Remix.run Logo
jhoechtl 10 hours ago

Back in the stone ages XOR ing was just 1 byte of opcode. Habbits stick. In effect XORing is no longer faster since a long time.

dragontamer 10 hours ago | parent | next [-]

The XOR trick is implemented as a (malloc from register file) on modern processors, implemented in the decoder and it won't even issue a uOp to the execution pipelines.

Its basically free today. Of course, mov RAX, 0 is also free and does the same thing. But CPUs have limited decoder lengths per clock tick, so the more instructions you fit in a given size, the more parallel a modern CPU can potentially execute.

So.... definitely still use XOR trick today. But really, let the compiler handle it. Its pretty good at keeping track of these things in practice.

-----------

I'm not sure if "sub" is hard-coded to be recognized in the decoder as a zero'd out allocation from the register file.
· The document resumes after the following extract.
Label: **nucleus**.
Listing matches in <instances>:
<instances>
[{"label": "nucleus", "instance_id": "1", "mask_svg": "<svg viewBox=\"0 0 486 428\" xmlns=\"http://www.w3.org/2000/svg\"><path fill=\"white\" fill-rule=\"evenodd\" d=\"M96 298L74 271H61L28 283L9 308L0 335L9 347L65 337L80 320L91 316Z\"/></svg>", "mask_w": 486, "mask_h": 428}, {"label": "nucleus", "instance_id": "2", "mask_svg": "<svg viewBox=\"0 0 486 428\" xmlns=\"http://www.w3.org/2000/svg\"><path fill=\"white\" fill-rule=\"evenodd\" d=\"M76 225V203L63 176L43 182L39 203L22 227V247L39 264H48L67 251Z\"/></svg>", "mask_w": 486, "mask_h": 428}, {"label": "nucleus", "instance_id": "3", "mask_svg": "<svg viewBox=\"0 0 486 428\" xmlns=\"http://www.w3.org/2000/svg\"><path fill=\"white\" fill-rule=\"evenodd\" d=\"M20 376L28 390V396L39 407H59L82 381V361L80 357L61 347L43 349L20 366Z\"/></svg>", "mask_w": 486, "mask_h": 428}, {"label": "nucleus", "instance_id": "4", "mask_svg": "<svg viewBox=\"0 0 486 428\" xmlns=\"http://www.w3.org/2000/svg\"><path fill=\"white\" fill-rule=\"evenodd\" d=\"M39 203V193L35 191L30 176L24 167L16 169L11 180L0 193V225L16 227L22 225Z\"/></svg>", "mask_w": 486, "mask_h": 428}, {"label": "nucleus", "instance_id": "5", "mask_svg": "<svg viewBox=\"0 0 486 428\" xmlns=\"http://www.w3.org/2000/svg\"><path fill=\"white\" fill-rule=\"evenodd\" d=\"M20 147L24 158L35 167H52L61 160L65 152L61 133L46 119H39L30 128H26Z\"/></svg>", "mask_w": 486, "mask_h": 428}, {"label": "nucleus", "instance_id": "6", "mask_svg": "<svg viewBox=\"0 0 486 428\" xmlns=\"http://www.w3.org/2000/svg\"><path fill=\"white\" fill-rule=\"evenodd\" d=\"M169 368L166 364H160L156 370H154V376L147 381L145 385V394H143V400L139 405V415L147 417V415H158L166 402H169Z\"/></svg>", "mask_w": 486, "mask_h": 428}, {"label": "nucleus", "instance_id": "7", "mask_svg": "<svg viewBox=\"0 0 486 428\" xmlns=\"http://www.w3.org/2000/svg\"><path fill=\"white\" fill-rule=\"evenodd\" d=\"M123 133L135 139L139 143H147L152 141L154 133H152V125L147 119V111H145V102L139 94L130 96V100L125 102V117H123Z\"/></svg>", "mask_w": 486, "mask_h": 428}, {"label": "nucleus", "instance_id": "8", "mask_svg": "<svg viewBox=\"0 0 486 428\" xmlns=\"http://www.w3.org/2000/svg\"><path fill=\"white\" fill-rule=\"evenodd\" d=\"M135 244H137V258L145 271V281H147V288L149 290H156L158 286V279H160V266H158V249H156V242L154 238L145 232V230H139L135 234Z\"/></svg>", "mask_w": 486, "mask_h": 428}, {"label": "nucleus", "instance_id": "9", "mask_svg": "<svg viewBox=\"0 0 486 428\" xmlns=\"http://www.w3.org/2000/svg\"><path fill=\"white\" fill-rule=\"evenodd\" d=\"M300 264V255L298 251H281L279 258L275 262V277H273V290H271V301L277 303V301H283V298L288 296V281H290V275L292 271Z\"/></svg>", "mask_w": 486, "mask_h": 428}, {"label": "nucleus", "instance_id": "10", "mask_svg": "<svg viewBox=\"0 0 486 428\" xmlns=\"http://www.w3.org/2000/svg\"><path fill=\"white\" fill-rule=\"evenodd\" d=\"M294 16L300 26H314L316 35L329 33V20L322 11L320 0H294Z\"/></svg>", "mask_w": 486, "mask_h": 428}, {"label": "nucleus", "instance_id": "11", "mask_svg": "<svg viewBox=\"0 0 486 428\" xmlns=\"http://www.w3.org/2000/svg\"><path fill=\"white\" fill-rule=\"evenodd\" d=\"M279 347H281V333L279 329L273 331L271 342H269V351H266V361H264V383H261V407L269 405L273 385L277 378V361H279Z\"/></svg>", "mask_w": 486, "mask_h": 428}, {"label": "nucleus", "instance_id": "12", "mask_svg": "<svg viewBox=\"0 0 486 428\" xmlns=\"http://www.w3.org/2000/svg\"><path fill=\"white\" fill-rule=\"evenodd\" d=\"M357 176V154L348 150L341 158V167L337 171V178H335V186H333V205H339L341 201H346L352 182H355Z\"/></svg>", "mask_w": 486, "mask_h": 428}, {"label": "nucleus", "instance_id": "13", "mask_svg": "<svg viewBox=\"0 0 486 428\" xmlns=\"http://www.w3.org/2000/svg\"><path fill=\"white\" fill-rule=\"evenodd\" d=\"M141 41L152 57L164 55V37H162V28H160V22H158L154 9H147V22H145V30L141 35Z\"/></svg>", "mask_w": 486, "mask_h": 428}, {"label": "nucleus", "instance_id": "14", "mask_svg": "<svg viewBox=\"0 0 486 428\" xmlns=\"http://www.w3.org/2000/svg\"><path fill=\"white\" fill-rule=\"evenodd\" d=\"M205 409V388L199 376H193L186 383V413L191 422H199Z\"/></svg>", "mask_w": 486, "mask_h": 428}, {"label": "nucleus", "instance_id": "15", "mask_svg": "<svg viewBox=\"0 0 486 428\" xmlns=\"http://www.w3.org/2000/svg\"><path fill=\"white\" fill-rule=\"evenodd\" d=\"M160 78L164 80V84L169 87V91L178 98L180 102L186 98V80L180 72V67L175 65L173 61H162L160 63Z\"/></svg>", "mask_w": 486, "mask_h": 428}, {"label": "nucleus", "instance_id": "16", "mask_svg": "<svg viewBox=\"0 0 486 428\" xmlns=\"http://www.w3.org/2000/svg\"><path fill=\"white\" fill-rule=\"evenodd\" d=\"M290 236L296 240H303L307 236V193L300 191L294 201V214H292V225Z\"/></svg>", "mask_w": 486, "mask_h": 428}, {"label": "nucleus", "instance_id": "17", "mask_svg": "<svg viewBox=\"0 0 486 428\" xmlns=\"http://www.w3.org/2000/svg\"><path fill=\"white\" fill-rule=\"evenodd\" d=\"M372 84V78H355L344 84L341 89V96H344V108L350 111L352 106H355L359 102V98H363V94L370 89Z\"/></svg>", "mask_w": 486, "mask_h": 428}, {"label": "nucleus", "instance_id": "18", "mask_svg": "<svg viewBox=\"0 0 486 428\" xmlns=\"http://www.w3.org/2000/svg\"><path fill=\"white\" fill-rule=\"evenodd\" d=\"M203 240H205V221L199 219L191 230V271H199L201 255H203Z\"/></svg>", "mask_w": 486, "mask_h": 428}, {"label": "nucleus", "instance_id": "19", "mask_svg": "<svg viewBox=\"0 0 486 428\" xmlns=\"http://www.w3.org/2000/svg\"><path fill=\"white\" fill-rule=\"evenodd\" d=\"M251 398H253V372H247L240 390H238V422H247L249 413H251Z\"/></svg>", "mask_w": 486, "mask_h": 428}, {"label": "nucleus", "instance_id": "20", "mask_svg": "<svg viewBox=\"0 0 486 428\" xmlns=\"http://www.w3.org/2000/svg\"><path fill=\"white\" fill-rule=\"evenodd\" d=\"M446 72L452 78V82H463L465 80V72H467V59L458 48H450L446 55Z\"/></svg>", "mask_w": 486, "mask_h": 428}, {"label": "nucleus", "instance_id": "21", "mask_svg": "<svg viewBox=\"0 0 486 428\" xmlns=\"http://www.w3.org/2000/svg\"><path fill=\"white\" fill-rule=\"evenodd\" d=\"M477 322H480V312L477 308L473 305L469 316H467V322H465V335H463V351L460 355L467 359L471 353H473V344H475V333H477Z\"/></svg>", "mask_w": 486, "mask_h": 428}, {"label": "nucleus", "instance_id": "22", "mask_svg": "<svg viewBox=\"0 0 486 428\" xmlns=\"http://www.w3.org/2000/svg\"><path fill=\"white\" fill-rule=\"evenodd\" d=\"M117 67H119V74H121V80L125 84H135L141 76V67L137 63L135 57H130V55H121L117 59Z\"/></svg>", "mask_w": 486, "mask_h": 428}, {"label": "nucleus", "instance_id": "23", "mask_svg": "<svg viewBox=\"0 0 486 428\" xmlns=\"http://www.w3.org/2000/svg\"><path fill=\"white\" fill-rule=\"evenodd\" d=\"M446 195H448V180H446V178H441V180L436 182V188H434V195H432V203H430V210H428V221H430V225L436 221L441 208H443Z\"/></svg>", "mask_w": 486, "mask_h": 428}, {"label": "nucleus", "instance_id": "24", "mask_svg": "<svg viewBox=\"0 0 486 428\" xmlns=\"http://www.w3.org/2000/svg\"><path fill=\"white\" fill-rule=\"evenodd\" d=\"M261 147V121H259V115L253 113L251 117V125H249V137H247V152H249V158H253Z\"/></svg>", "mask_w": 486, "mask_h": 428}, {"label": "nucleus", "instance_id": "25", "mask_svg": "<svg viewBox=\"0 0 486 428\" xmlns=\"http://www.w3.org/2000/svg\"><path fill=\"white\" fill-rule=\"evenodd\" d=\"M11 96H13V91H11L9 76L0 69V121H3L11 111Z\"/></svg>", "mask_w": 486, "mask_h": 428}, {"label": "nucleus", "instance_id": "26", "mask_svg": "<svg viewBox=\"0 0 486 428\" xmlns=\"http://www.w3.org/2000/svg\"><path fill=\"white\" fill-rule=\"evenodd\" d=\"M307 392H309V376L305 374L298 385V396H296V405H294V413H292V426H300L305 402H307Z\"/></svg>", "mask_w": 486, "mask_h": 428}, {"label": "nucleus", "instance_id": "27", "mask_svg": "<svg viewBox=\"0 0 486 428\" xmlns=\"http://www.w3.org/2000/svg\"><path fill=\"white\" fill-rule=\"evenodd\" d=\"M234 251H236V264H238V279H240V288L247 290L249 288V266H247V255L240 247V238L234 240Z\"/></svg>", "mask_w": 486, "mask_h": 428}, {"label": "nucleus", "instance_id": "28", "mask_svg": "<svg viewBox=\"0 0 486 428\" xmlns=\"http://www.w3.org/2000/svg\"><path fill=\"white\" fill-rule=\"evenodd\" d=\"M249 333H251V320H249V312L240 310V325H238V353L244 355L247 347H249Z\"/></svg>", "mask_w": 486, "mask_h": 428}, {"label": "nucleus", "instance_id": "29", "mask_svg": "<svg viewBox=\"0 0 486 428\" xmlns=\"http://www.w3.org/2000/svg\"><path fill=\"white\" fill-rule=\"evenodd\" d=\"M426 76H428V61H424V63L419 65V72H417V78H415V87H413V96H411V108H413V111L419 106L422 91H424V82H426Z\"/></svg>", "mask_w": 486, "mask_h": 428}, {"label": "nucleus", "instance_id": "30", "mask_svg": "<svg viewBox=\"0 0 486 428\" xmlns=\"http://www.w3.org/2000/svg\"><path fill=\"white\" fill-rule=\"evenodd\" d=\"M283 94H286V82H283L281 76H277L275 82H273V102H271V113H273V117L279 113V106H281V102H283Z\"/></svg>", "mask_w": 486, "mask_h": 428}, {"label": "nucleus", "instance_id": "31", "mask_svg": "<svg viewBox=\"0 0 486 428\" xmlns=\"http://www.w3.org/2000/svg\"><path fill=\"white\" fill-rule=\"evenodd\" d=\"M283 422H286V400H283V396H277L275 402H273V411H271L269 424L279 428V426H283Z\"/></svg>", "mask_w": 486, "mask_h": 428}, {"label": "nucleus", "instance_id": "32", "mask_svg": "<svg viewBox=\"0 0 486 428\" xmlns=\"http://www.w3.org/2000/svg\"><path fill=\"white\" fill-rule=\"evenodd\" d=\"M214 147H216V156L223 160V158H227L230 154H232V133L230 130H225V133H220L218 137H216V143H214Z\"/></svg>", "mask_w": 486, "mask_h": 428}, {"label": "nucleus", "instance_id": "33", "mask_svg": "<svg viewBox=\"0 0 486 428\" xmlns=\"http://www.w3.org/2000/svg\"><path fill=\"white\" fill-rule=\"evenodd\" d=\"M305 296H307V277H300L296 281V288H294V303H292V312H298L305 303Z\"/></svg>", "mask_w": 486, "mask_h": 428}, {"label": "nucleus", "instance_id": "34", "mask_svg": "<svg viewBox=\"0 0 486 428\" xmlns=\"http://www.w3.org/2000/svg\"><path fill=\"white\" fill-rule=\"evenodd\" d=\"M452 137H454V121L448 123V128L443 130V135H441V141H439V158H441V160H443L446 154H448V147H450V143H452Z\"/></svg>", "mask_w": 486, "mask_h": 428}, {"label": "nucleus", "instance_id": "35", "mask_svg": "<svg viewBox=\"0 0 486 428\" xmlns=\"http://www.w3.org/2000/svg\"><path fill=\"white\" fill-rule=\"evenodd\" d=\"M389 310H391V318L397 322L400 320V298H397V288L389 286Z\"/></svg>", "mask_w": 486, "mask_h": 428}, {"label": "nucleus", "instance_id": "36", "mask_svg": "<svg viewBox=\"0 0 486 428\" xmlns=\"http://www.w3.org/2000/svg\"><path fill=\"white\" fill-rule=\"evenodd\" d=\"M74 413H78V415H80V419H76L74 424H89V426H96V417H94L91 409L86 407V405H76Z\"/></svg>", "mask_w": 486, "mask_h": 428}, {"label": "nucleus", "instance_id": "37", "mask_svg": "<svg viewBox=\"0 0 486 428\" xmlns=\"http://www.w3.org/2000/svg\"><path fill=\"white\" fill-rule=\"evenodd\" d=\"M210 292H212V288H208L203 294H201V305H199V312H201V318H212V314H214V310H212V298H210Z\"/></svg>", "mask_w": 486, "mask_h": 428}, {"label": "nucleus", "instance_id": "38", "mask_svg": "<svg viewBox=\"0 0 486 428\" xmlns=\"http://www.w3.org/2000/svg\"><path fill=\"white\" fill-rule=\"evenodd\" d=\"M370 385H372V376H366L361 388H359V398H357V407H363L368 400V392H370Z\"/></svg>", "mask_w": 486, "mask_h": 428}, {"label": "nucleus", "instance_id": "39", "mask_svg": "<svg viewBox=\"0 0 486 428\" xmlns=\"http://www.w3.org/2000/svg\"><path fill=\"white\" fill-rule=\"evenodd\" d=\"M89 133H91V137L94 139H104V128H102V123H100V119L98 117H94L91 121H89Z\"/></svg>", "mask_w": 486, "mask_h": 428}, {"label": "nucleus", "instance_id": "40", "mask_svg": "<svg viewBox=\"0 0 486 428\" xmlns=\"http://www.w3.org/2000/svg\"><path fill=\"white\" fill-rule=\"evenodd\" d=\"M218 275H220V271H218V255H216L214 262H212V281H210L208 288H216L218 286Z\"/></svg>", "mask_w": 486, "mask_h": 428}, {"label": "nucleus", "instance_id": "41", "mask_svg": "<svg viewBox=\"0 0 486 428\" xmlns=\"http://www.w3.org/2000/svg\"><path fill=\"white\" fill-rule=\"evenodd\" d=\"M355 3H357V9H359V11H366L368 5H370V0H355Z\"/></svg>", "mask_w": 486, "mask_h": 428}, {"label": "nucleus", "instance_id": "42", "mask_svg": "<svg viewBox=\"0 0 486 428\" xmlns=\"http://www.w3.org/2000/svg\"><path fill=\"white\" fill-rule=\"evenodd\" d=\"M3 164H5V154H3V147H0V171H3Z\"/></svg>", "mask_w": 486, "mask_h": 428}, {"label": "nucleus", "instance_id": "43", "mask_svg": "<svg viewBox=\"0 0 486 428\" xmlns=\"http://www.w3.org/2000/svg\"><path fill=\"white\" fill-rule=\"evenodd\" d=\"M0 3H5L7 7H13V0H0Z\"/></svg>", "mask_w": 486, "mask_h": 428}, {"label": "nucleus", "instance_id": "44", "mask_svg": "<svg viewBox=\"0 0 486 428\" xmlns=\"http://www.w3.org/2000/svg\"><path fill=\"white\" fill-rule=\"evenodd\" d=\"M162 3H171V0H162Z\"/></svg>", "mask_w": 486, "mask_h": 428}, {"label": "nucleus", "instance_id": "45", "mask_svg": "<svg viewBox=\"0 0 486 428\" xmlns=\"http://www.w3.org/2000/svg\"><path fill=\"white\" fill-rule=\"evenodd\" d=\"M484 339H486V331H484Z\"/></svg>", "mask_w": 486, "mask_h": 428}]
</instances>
There's only certain instructions that have been guaranteed to do this by Intel/AMD.

flohofwoe 10 hours ago | parent | prev | next [-]

Depending on what's stone-age for you, a SUB with a register was also only one byte, and was the same cost as XOR, at least in the Intel/Zilog lineage all the way back to the 70s ;)

NetMageSCW 4 hours ago | parent | prev [-]

The article’s point is about why XOR is preferred over SUB, both being one byte.

MOV is right out.